As I have blogged before, it has been clear from the outset that 1) Ziegler broke a prophylactic rule by sitting on some cases involving a bank for which her husband is a director; 2) most of the "numerous" cases on which she was said to have done this were actually defaults (the Ethics Board found five that were not) on which she literally did nothing, 3) she did not sit on the remaining five cases for financial gain because none was in the offing and 4) the cases were such that it is clear that her sitting on the case actually prejudiced no one.
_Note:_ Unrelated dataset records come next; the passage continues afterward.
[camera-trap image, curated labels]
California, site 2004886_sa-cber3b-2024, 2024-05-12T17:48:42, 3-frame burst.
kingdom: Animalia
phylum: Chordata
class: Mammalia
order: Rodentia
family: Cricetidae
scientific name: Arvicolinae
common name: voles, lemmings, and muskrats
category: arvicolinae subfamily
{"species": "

The episode did reflect a certain lack of attention to the niceties of the law. It was a negative fact in the balance that voters had to conduct in deciding whether to support her or Linda Clifford. It was not indicative of moral bankruptcy or corruption. My guess is that whatever the judicial commission does will be, as the Ethics Board's actions were, consistent with this.
(Update: This post was composed in my hotel room in Newark at 5 in the morning CDT. I would like to think that this is why the penultimate paragraph initially had three typos, but it was probably that I was demonstrating a lack of attention to the niceties of proofreading.)